### Supplied information
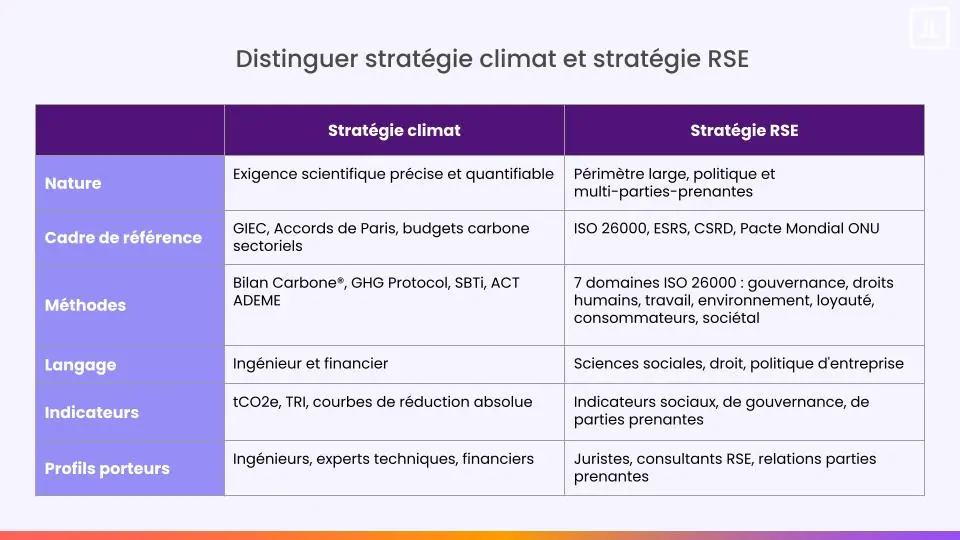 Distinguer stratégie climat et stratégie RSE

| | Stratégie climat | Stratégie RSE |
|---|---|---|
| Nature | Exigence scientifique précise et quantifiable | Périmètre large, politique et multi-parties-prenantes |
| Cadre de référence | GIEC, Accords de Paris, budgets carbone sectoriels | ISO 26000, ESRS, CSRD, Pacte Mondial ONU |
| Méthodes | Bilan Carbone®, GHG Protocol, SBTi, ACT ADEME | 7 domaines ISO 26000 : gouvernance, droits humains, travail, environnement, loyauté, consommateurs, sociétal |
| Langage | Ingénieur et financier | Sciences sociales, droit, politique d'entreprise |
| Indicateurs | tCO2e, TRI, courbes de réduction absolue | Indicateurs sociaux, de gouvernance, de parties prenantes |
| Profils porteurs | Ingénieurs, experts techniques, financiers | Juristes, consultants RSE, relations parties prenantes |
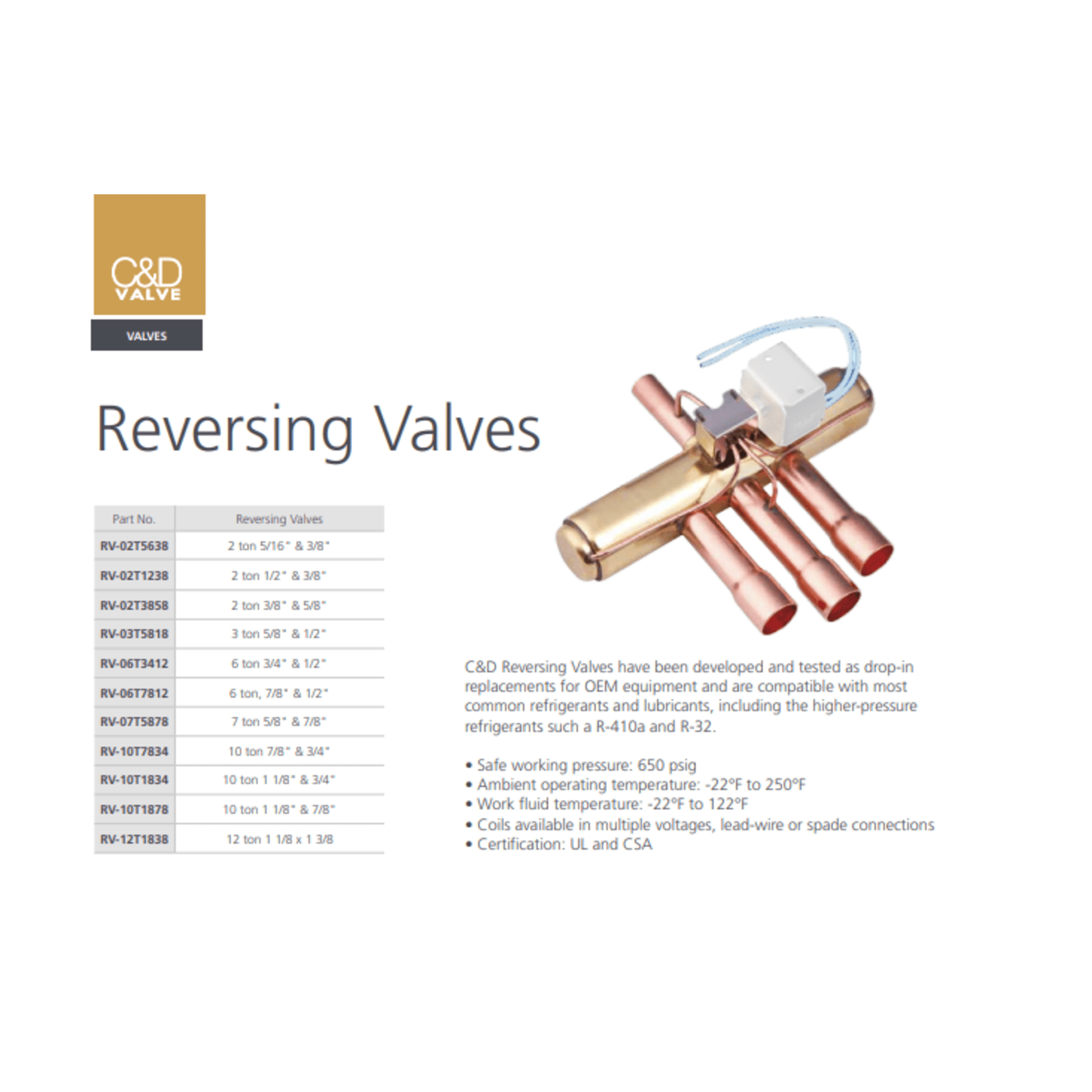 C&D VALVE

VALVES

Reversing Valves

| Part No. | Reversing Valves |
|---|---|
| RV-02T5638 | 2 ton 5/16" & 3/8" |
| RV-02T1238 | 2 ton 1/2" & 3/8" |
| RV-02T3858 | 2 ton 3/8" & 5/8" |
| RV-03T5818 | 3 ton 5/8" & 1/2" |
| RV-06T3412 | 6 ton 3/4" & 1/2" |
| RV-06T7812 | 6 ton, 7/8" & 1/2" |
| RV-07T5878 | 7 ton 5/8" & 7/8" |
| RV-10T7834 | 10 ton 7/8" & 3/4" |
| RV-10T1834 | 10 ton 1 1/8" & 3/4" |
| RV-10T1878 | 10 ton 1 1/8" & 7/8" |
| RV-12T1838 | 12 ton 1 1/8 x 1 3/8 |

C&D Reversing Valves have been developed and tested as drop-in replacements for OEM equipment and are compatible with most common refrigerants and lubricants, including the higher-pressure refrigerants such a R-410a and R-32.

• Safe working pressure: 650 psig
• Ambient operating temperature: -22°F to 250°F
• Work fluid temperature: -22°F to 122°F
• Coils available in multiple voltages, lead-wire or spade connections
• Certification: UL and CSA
######
Determine how many lines in the records above hold the word "gouvernance", and answer with that number only.

Task output — 2